Il me regarda à nouveau et me scrutait. Je ne savais pas s’il évoquait uniquement les oiseaux, ou s’il incluait les anges, mais j’imaginais plus facilement la deuxième option. Et même sûrement bien plus que cela.
- En nourrissant l’air, nous préparons les saisons suivantes. Nous participons à maintenir le cycle des saisons. La roue des saisons sur terre. Pour tous les êtres. L’automne, c’est la saison de la terre. Nous voyons les premiers champignons émerger du sol, et les feuilles couvrent les chemins de leurs couleurs brunes. C’est le temps de la terre. Offrir aux êtres de l’air apporte de l’air à la terre. De la prière à l’éther.
Je buvais ses paroles littéralement. Il avait quelque chose de magnétique dans sa façon de parler. Cela s’accordait tellement à leur maison, à la cuisine où ils m’accueillaient au sec et au chaud.
- L’hiver, avec son humidité, sa neige qui recouvre toute la nature, est la saison de l’eau. C’est le moment de faire des offrandes de feu. Une bougie, un feu dans la cuisinière à bois, tous les feux sont bons. Ils apportent un équilibre à l’hiver. Et plus tard, comme tu le sais, avec l’eau qui s’élève dans les plantes, c’est la saison de l’air. Les plantes émergent de terre et s’élèvent, les papillons arrivent avec les premières chaleurs, les abeilles aussi, les oiseaux chantent. C’est le temps de l’air et le temps de faire des offrandes à la terre, aux plantes et à tous les êtres de la terre.
Il y eut comme un soupçon de tristesse à cette dernière phrase. À peine perceptible, mais je l’avais senti. Il fit une pause silencieuse. Marianne lui prit la main en un doux geste d’amour. Il reprit, la voix vibrante d’émotions.
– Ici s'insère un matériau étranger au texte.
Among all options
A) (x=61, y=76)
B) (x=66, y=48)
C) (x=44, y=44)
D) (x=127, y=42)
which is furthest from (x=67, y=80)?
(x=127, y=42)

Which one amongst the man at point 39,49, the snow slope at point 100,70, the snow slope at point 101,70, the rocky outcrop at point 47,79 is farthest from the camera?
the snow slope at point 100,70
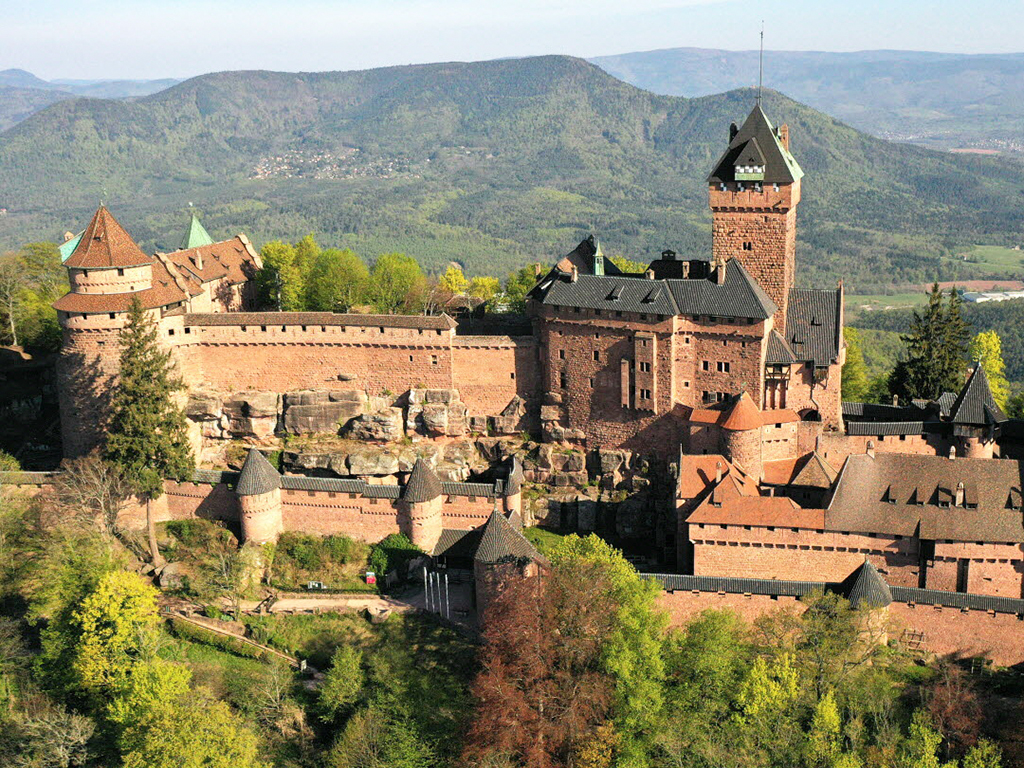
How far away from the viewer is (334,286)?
64.5 m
- Il y a quelques années, j’ai écrasé un renard en voiture. Je n’ai pas pu l’éviter. Il est mort dans mes bras. C’était un moment où je ne faisais pas d’offrandes. Ni Marianne. Ce renard est mort dans mes bras, et j’ai rêvé de lui les nuits suivantes. Je sentais que j’avais brisé quelque chose dans l’harmonie de ma vie et dans l’harmonie de la terre. Alors j’ai fait des offrandes aux renards. Un peu de pain beurré, un peu de croutes de fromage, un peu de ce que nous mangeons. Je fais des offrandes au renard. Toute l’année. Il me rappelle que la terre est présente toute l’année. Il m’apprend à être meilleur et à prendre soin de mon prochain, depuis ici, dans notre vallon isolé. Dans ces montagnes que j’aime tant, et ces forêts dont je me sens si proche.
Je ne vous partage pas l’ensemble de notre conversation. D’ailleurs, la conversation fut assez limitée, car nous avons partagé surtout des silences. L’évocation de ce moment avec le renard avait posé une énergie particulière. Comme si les murs avaient disparu et que la forêt était entrée dans la cuisine. Nous étions emplis de présence, de forêt, et d’êtres invisibles. Il se peut même que dans ces présences l’esprit du renard fut particulièrement présent.
Il est des rencontres qui amènent une paix particulière. Une joie sans raison, si ce n’est d’avoir accueilli la magie de l’instant ensemble. Une joie magique, vibrante, comme celle de rencontrer un couple harmonieux, des sages d’une tribu qui marche.
Oui, nous sommes cette tribu qui marche. Puissions-nous chacun trouver nos repères, les êtres qui nous inspirent, et nous laisser enseigner, nous laisser porter la beauté et l’amour dans chacun de nos pas.
Il y a en nous de l’air, de l’eau, de la terre et du feu. Il y a en nous aussi bien plus que cela. Et ces offrandes, faites ici ou là, vont aussi vers chacun de nous. Toute la création est concernée, sans distinction de forme, de couleur. Toute la création.